I was looking for her, and I love the beautiful girl from Winkua for many reasons. One of them is her name: Jayariyú, or “Jaya” as we call her, which evokes my little sister’s original name, Jayarra. I look for her because of her writings, and because of the assurance she gave me when I saw her face for the very first time. I told myself, “she is my friend, but she still doesn’t know it, she doesn’t know me, but I will make her know me and we will never be apart.” Just like with some other friends that life has given me, sisters from different wombs, we knew we were going to be friends for life.

Because of Jayariyú, I knew one way to come together as one Indigenous Community was to call ourselves the “Great Wayuu Nation.” We were looking for legal ways to transcend nationalities and trace a gentler and kinder path for those who, unlike us, don’t know their rights.

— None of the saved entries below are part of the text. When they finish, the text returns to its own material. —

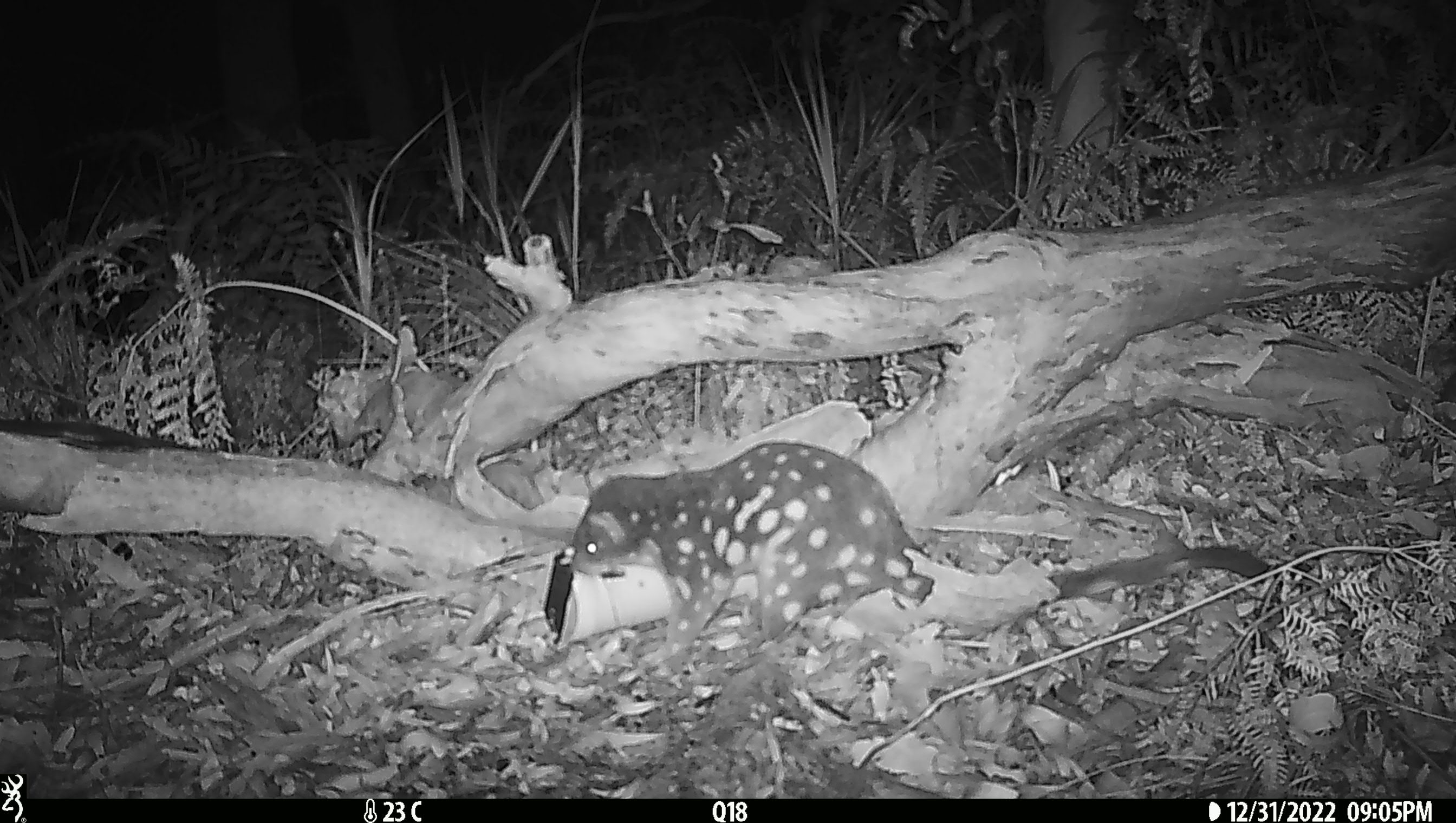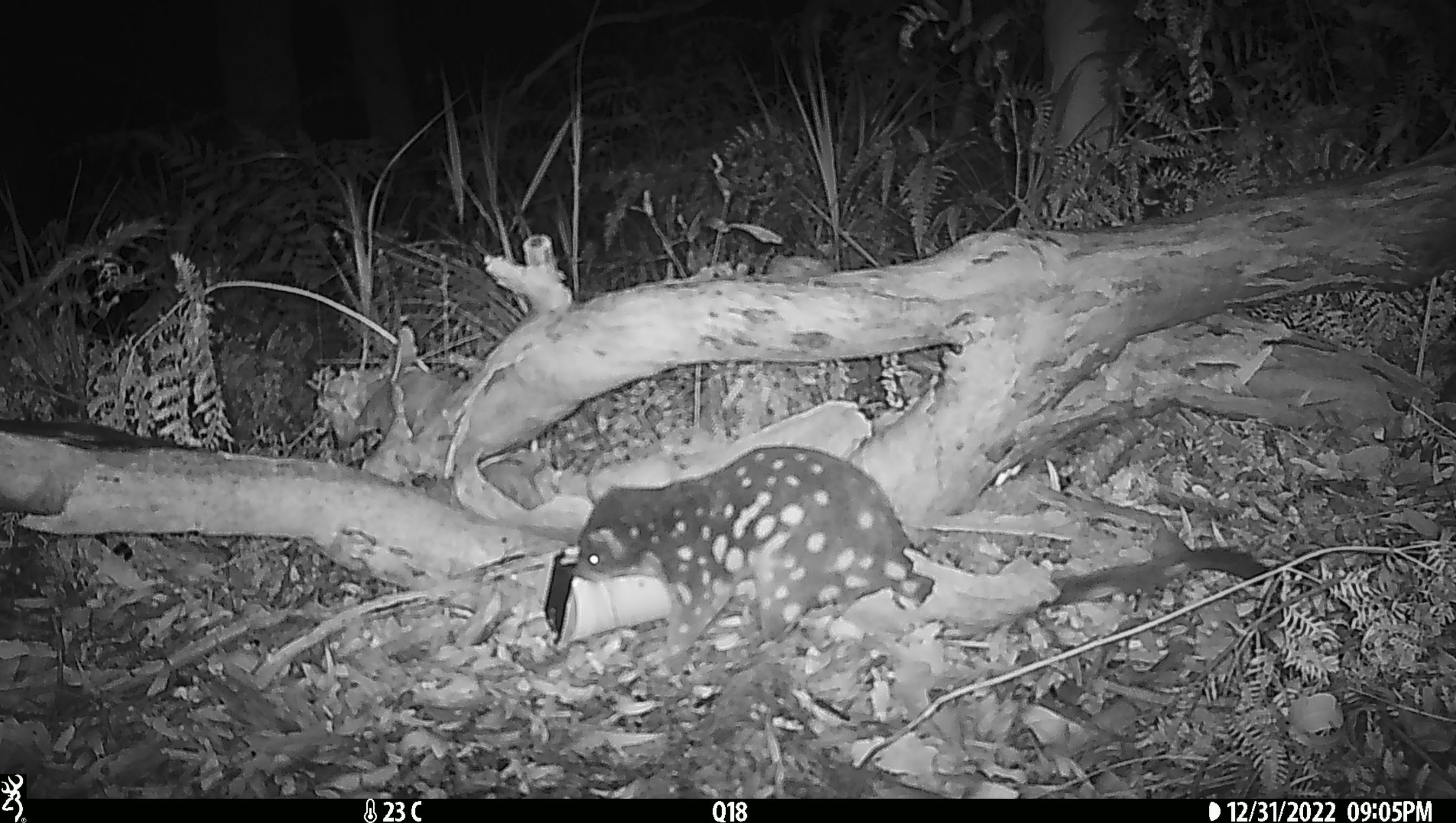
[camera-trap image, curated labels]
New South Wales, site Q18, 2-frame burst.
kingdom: Animalia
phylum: Chordata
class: Mammalia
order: Dasyuromorphia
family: Dasyuridae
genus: Dasyurus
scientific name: Dasyurus maculatus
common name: spotted-tailed quoll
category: quoll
Quoll (spotted-tailed quoll) (Dasyurus maculatus).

Because of the Wayuunaiki newspaper, I started replacing the Day of All Races with the Day of Indigenous Resistance, because there is just one race: humankind.  She taught me the value of the indigenous face, the face of our identity. She was my teacher, and she still is. I treasure her voicemails, her voice tears my soul apart because now—so soon— it is silent, and because I didn’t talk to her more. Because I didn’t encourage more ways to be together, it was just an issue, to cross the border, and there she was with a “Hi my love”. She was waiting for me in the Paraguaipoa of her soul.

Jayariyú used to call any elder Wayuu women “aunt”, all Wayuu women were her aunts and sisters. I used to criticize her kind way of seeing the world. Kind and gentle, as she used to say. There were many things that should have set us apart, but we ended up coming together through Wayuu culture, and through our early morning conversations. I used to wake her up at 4:00 am in the morning:

Jaya, I know the title I’m going to give my story, or

  • Her showing me her plans for “La Posada” (her hostel)
  • But Jaya, its 3:00 in the morning!!!
  • Aha, girl!! What about when you woke me up to tell me the title of your story?

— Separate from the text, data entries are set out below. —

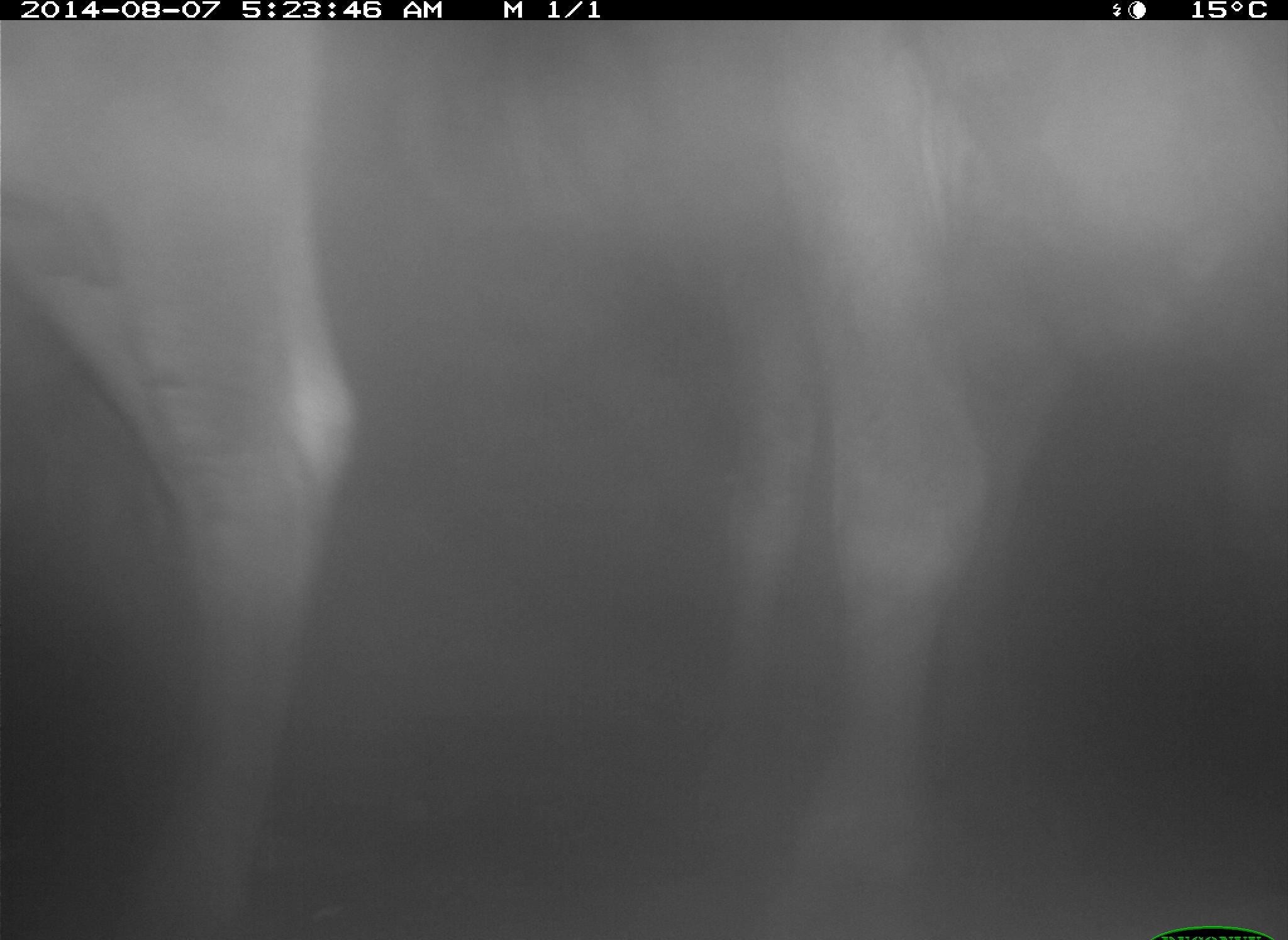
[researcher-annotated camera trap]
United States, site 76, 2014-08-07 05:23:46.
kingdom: Animalia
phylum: Chordata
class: Mammalia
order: Artiodactyla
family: Bovidae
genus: Bos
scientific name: Bos taurus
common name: cow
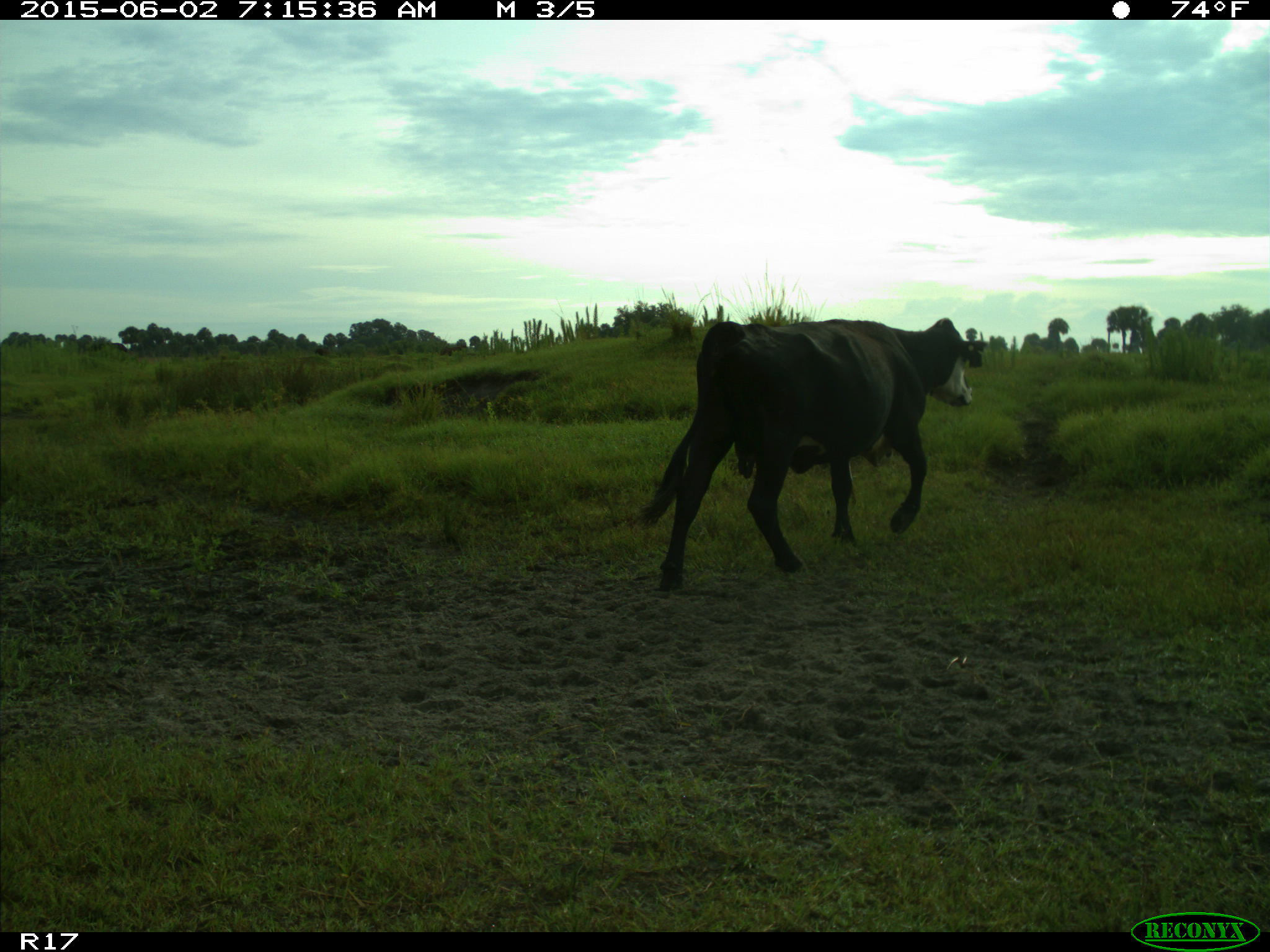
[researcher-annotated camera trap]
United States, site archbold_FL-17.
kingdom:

We were sisters, with differences that held us together in the end. Today, I confirm that all Wayuu women were her aunts. Yesterday, some Wayuu women from Paraguaipoa came to visit her, others came from Filous, from the Indio Mara neighborhood, from Bomba Caribe, from Maicao. There were so many aunts that only yesterday I truly realized how gentle and kind she was.

On April 8th, almost six years ago, I wrote her some lines, which I read again and again, just to ask her, to ask myself, why I wrote them:

“Many years later, in some part of the Peninsula, we will hear the song of the Wayuu woman that transformed into a butterfly, the woman who looked for sugar kisses, and found salty ones; the one with “the constant gaze, the precise word, the perfect smile”. The butterfly that flirted with the Sun just to provoked the Moon’s anger, and the laugh of the Stars. The only one who knows where the rainbow is born, and where the illusions die…. Happy Birthday Jayit”

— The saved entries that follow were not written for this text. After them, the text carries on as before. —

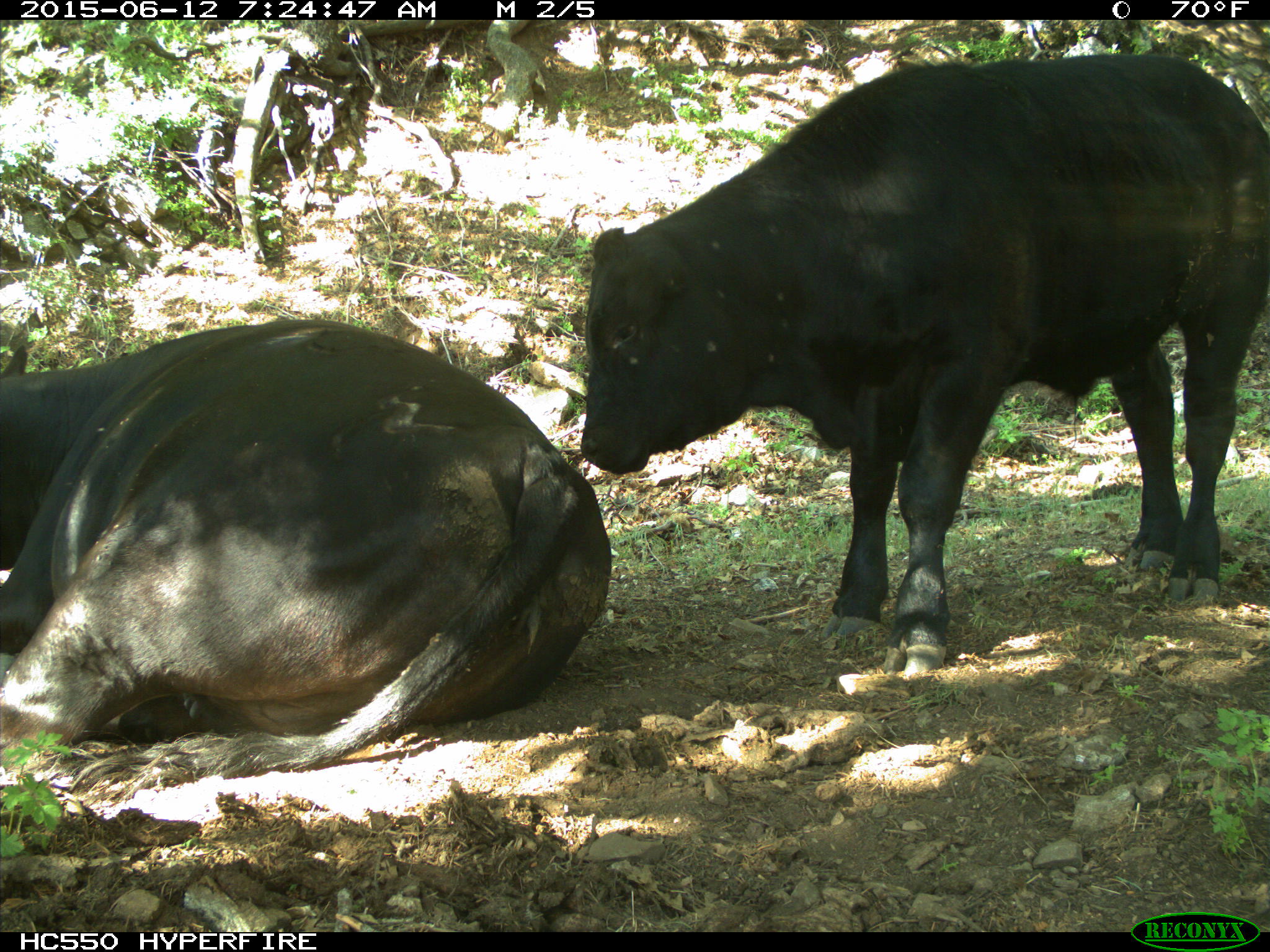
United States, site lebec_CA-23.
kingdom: Animalia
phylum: Chordata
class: Mammalia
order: Artiodactyla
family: Bovidae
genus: Bos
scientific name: Bos taurus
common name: domestic cow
Bos taurus (domestic cow).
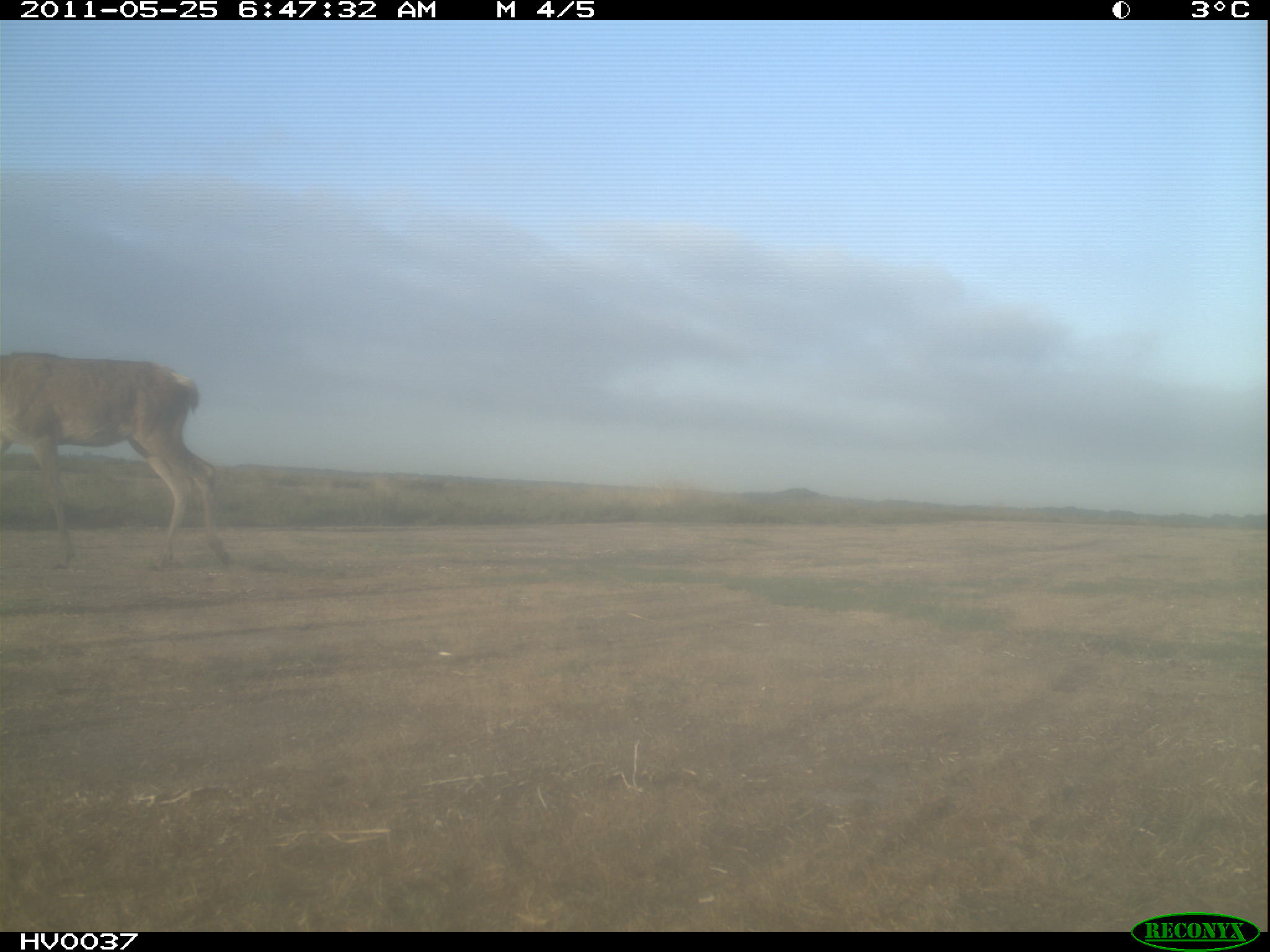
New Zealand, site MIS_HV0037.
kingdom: Animalia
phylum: Chordata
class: Mammalia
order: Artiodactyla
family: Cervidae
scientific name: Cervidae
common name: deer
Deer (Cervidae).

I’ll continue with our struggle, and I say ours, because the pages of the Wayuunaiki newspaper were and will always open for me. Her encouragement of collective rights; she always said, “Of course my love, you can do it.” Out next goal was to push through social media pressure for double nationality for Wayuu nation. Today my fight has a name, and that name is Jayariyú Farias Montiel, because she taught me that the Great Wayuu Nation is possible.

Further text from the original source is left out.